This is the most researched and validated description of patient's beliefs about health and related matters, and it has five main elements.
1. Our interest in our health and the degree to which we are motivated to change it varies enormously. (health motivation)
2. When considering specific health problems, we patients usually have very different ideas about how likely we are to be affected. For example, those of us who think we are at high risk of developing lung cancer are more likely to follow advice about giving up smoking than those who do not think they are at risk. (perceived vulnerability).
If we already have a health problem, then the perceived vulnerability relates to the degree to which we believe in the medical diagnosis and its possible consequences.
For example if you are unlucky enough to be diagnosed in the gastroenterology clinic as having irritable bowel syndrome and it is suggested that tension may be contributing to the condition but you are convinced that pelvic inflammatory disease not tension is the cause you are unlikely to follow the proposed management plan. We do not see ourselves as being susceptible to tension so conclude there must be another cause. Most probably pelvic inflammatory problems (PID) like one of our friends, and so the doctor must be wrong.
In this event usually we are too shy, reticent or just too afraid of being rude to tell the doctor that we don't agree, this is a mistake.
3. We all vary in how dire we believe the consequences of contracting a particular illness would be, or of leaving it untreated. (perceived seriousness)
Heart disease or lung cancer seems a long way away to a 16 year old girl starting to smoke because of peer pressure. Her attitude may be "And anyway by the time I get to 40 they will have a cure for it won't they$%:"
On the other hand, the publicity about skin cancer resulting from ozone depletion has meant that, in recent years, anxious patients have flocked to doctors with a wide range of minor skin blemishes.

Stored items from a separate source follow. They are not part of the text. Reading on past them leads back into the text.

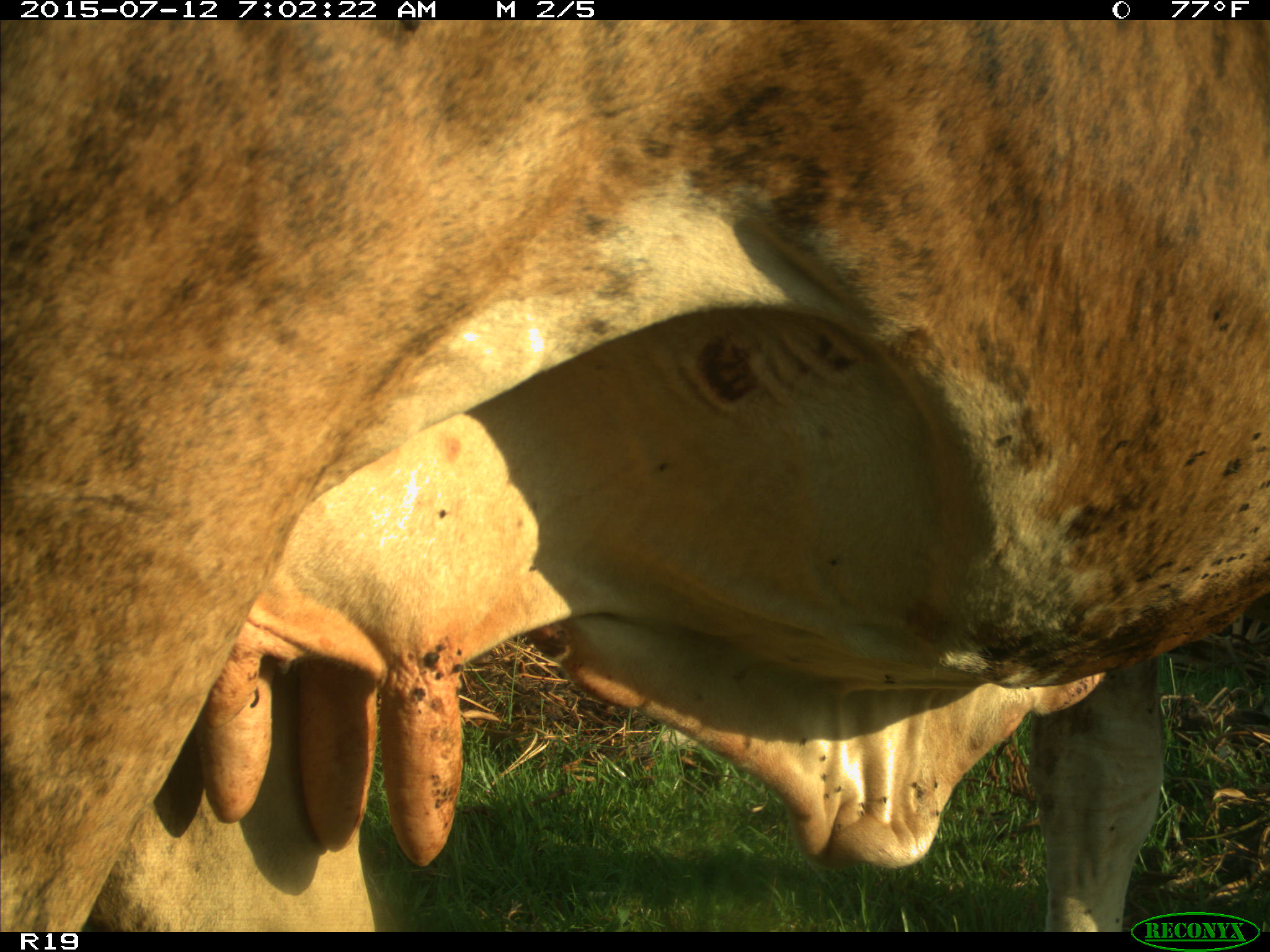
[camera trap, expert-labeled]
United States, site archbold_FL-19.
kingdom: Animalia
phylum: Chordata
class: Mammalia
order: Artiodactyla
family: Bovidae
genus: Bos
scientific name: Bos taurus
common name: domestic cow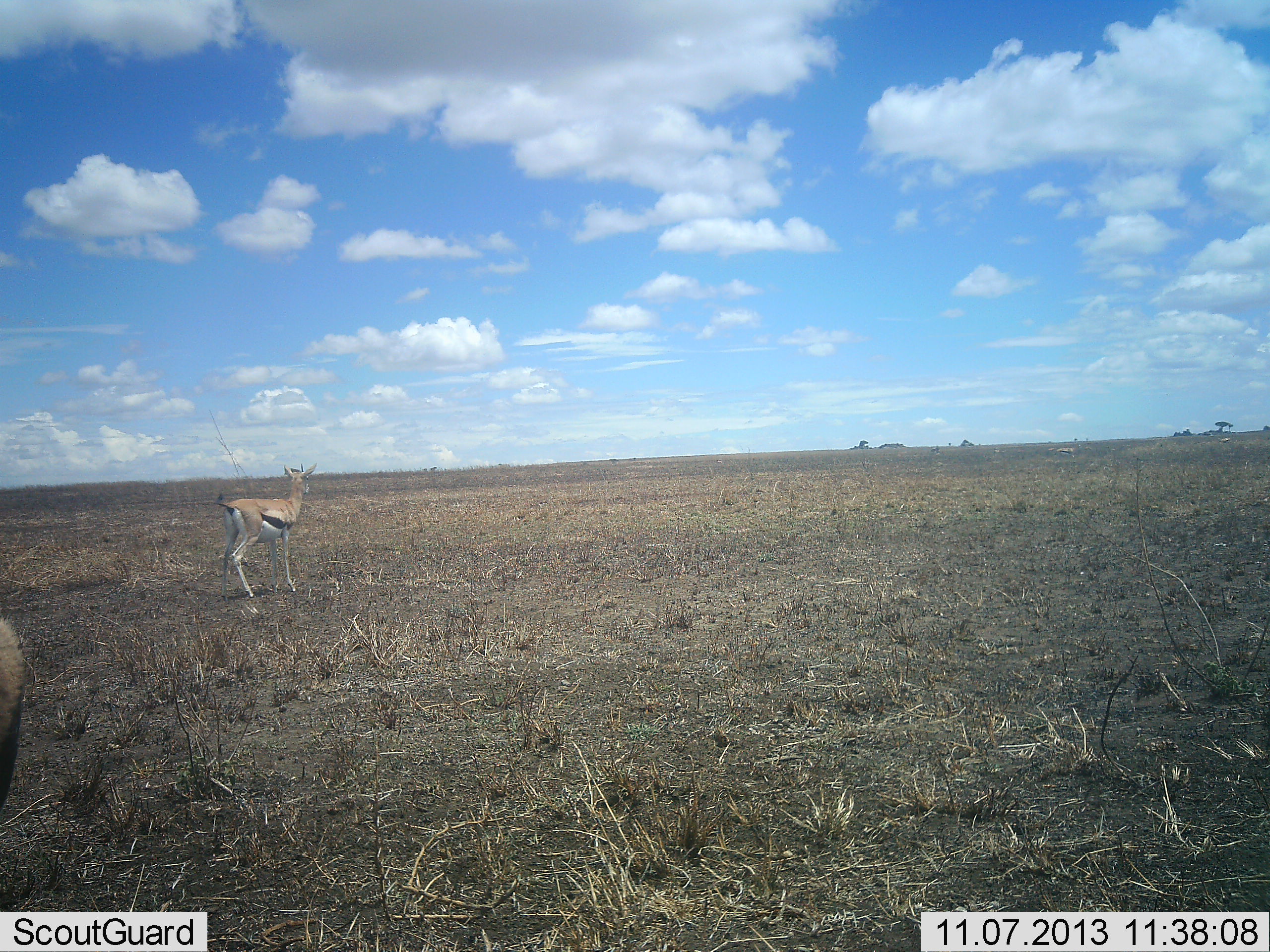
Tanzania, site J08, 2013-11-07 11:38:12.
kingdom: Animalia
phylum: Chordata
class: Mammalia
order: Artiodactyla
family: Bovidae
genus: Eudorcas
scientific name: Eudorcas thomsonii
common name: thomson's gazelle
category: gazellethomsons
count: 2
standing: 80%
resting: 10%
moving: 30%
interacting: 0%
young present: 0%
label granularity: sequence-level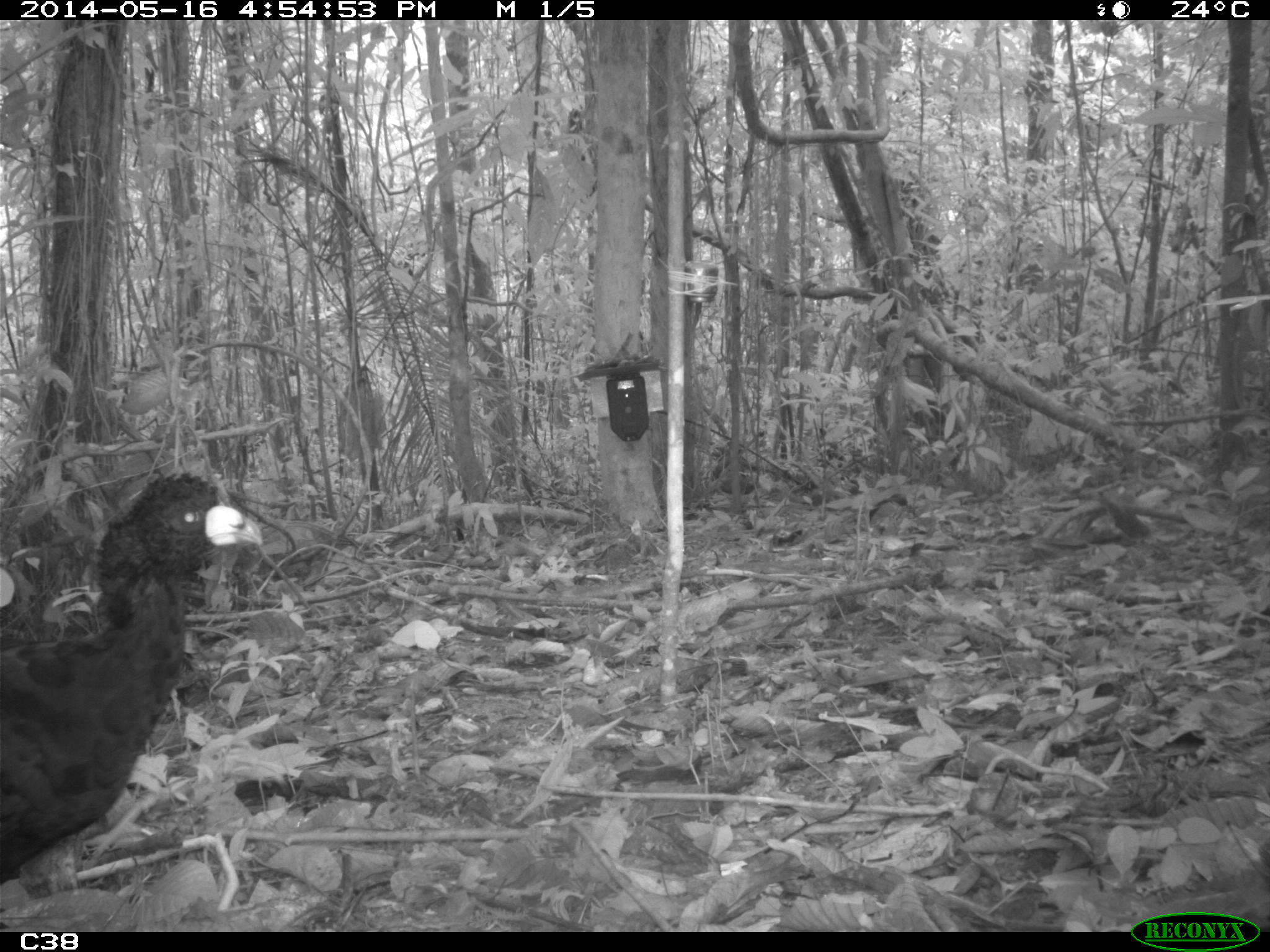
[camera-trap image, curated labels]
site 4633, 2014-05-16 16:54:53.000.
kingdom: Animalia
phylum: Chordata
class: Aves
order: Galliformes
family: Cracidae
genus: Crax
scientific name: Crax alector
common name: black curassow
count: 1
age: adult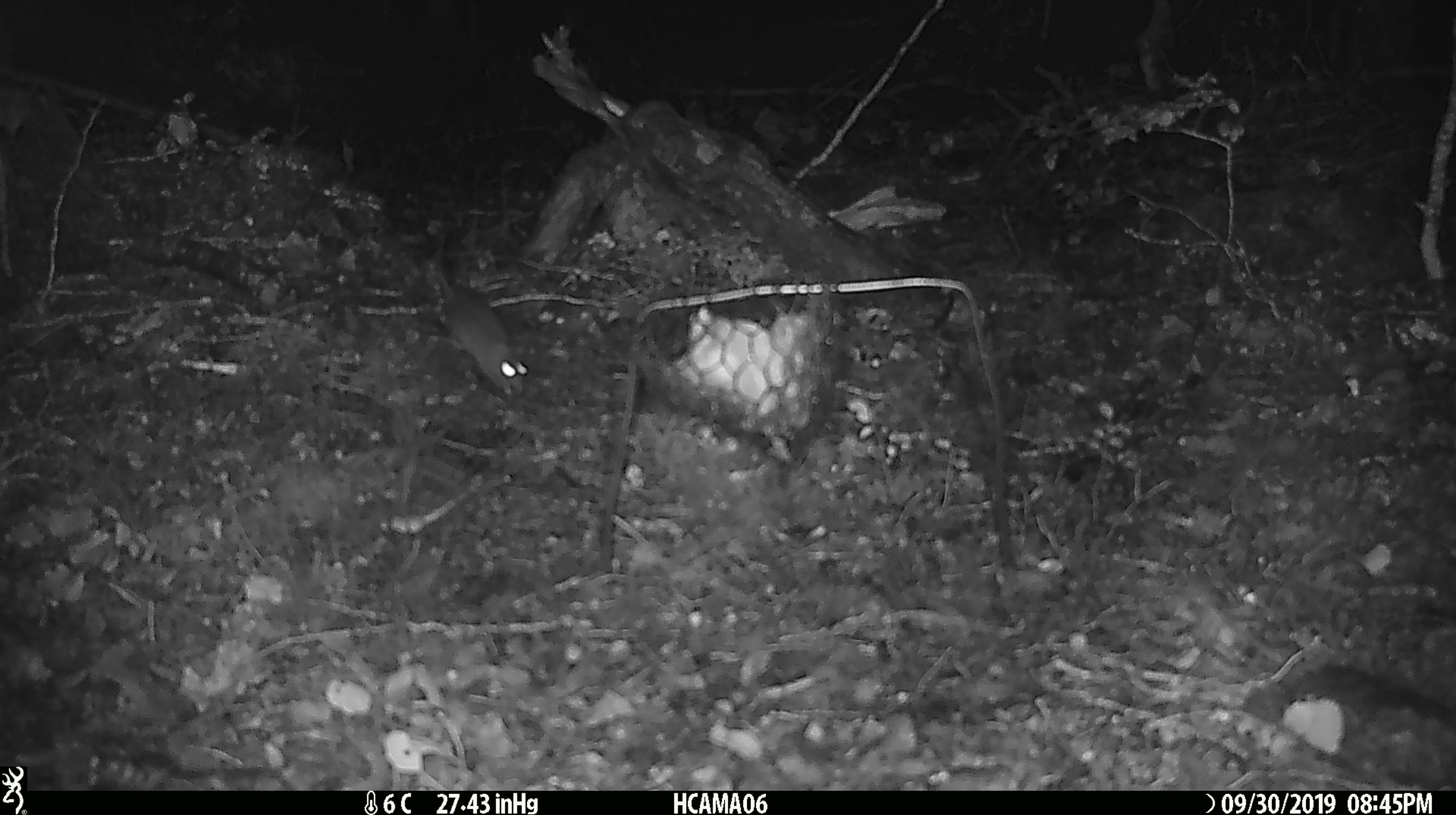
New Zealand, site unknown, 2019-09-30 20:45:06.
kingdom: Animalia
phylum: Chordata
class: Mammalia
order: Rodentia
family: Muridae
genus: Mus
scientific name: Mus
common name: mouse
Mouse (Mus).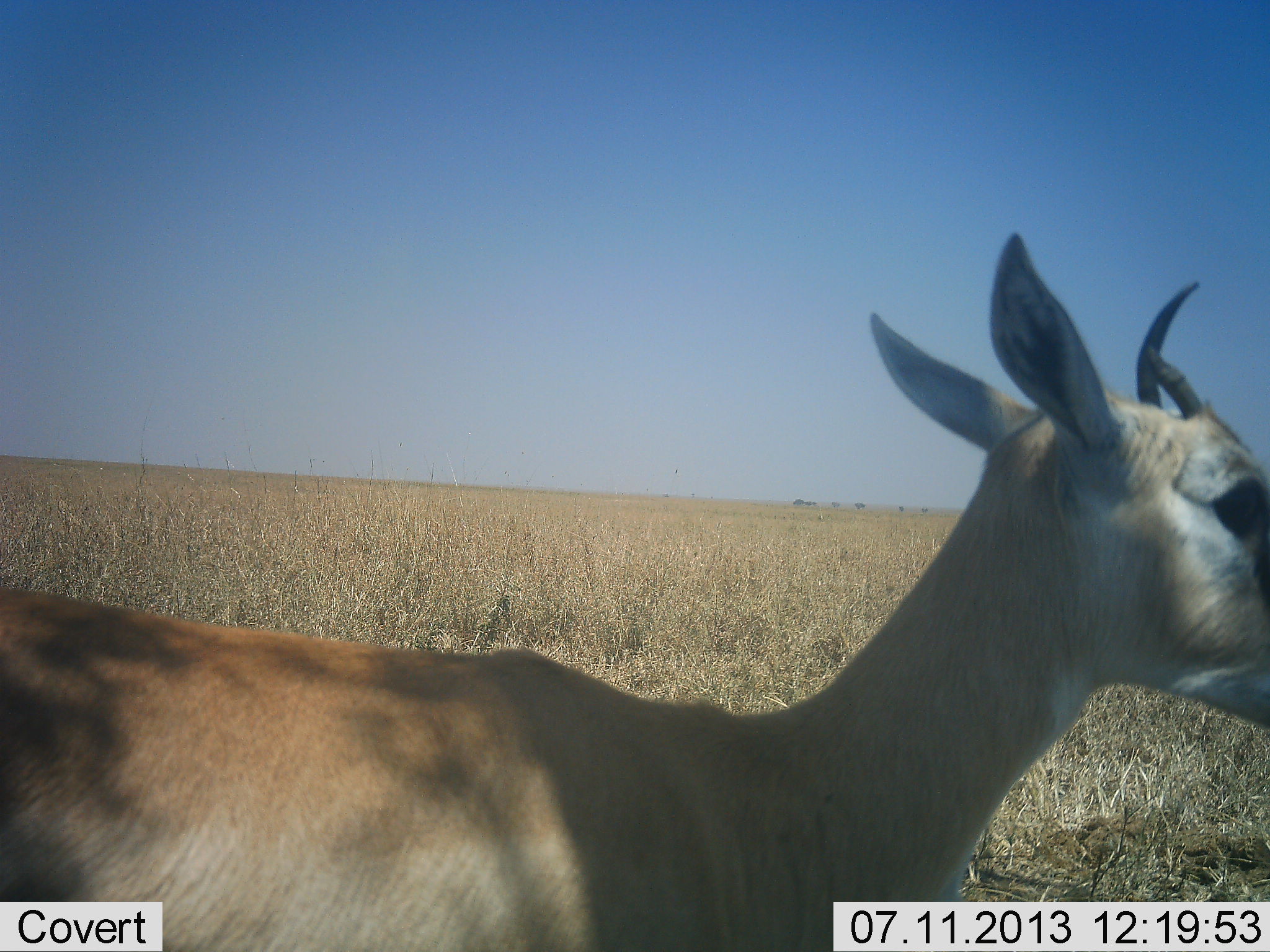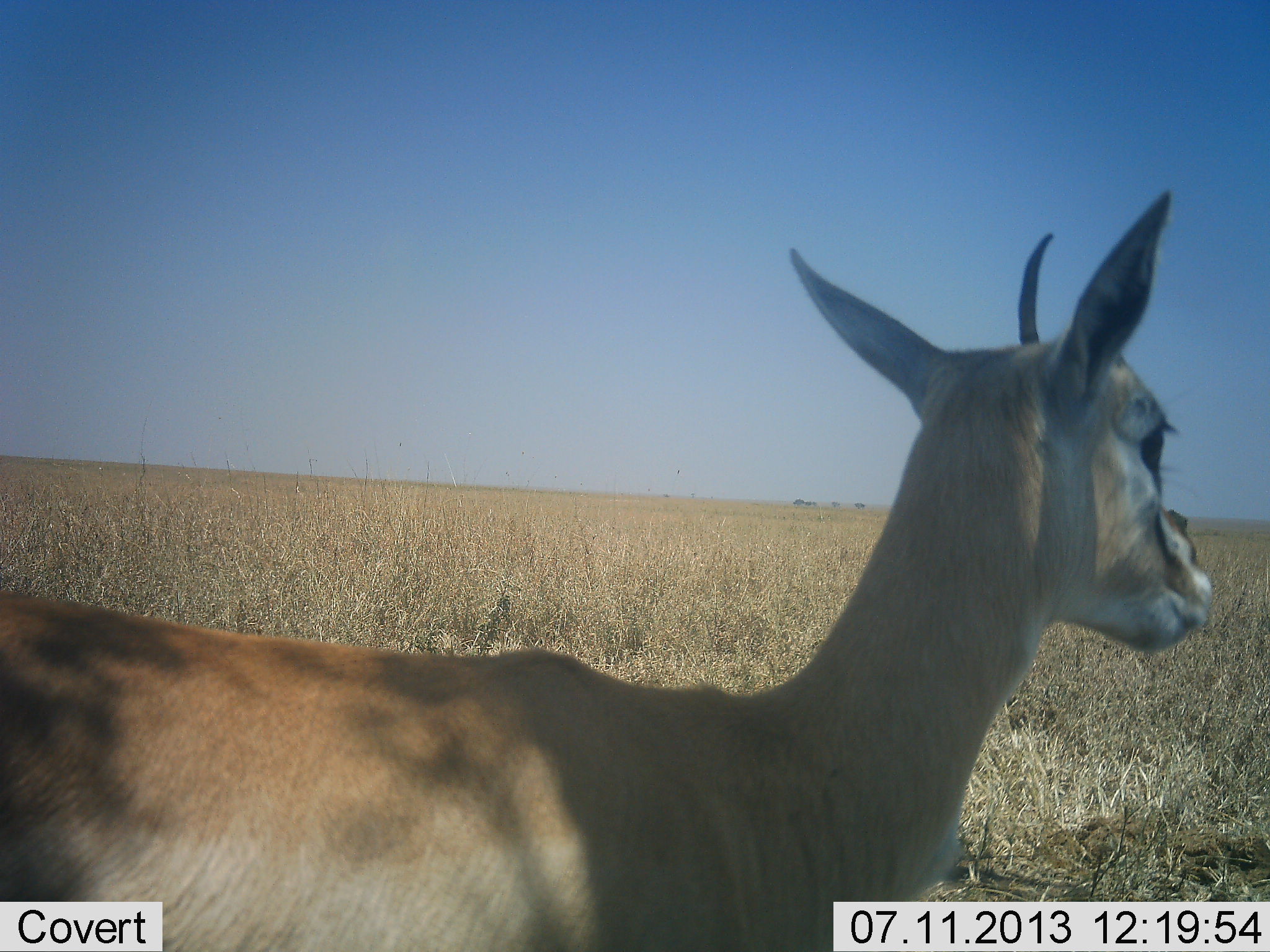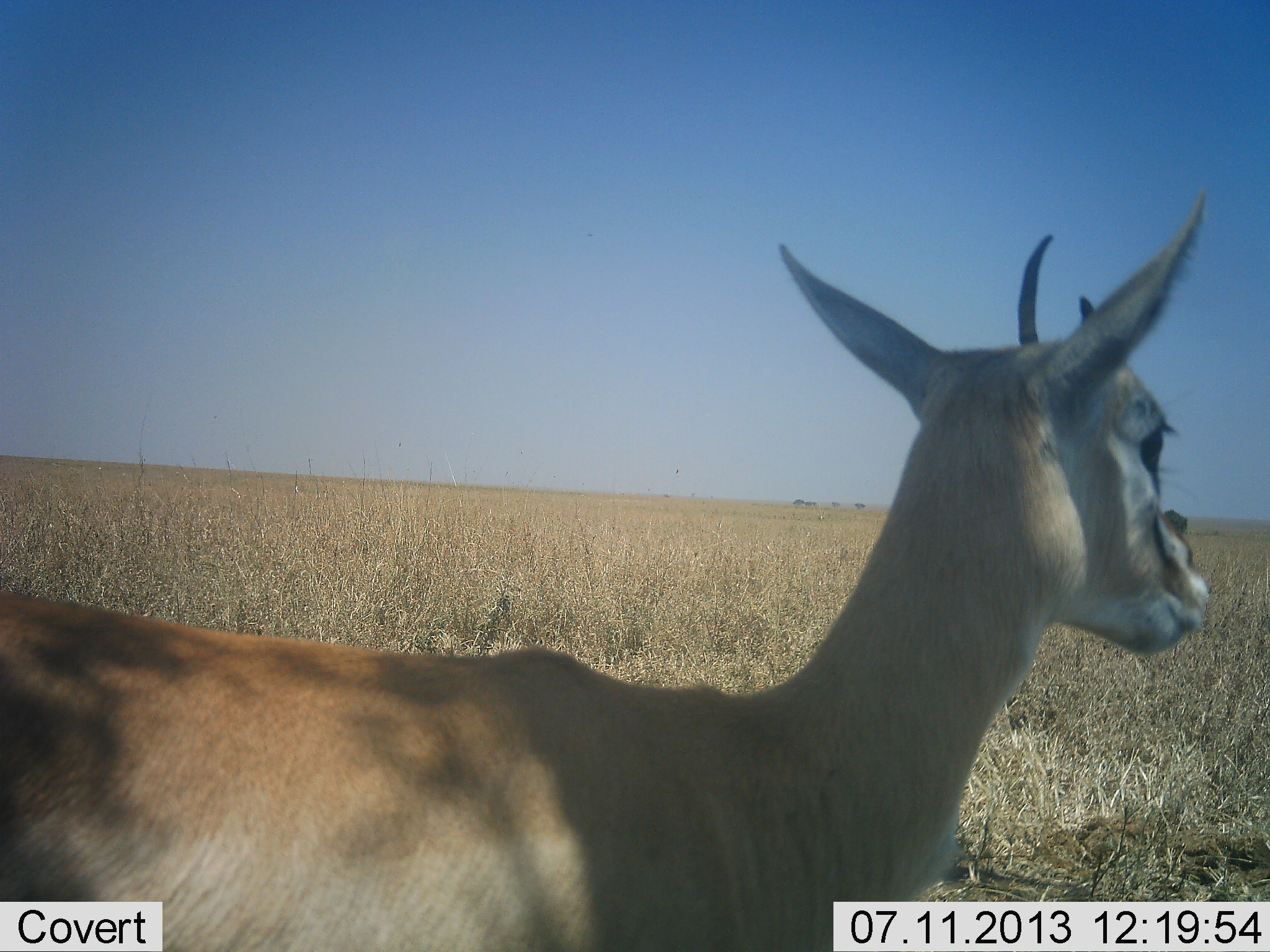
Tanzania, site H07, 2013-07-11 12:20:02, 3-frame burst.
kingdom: Animalia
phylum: Chordata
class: Mammalia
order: Artiodactyla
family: Bovidae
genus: Eudorcas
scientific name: Eudorcas thomsonii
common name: thomson's gazelle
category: gazellethomsons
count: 1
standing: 95%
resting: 0%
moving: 5%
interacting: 0%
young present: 5%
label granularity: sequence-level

All of us regard cancer as very serious; some of us if we suspect it may even be too frightened to go to the doctor. Particularly sad examples of this, which unfortunately are not uncommon, are the older woman with slowly growing fungating carcinomas of the breast that they are ashamed of. Young men with testicular growths do seem to have benefited from the publicity and now seem more likely to attend than they did.
4. We all weigh up the advantages and disadvantages of taking any particular course of action, not necessarily taking all the relevant considerations into account but we make an evaluation nonetheless. (perceived costs and benefits)
This cost benefit analysis is unique to any individual and can be influenced by outsiders including doctors. However, in order to influence the equation in our favour, those factors already included by us need to be known by the doctor.
5. People's beliefs do not already exist pre-packaged. These beliefs we end up with are prompted or created by a number of stimuli and triggers, (cues to action), such as a physical sensation, what Granny said, a TV programme or what has just happened to the man down the road.
The health belief model emphasises what we have already discussed. We are all generally engaged in a struggle to understand what is happening to us and what might happen. Different people try to resolve these dilemmas in different ways. A person's belief system is of course unique but strongly influenced by race, culture, religion and the immediate society. A poor Chinese peasant will have a very different health understanding from a German banker, but so will people living in the same environment. There will be little similarity between the health understanding of a Geordie miner and a black Rastafarian both living in Newcastle. There are major differences between peoples in different strata's of the same society and differences are often still considerable within the same social group.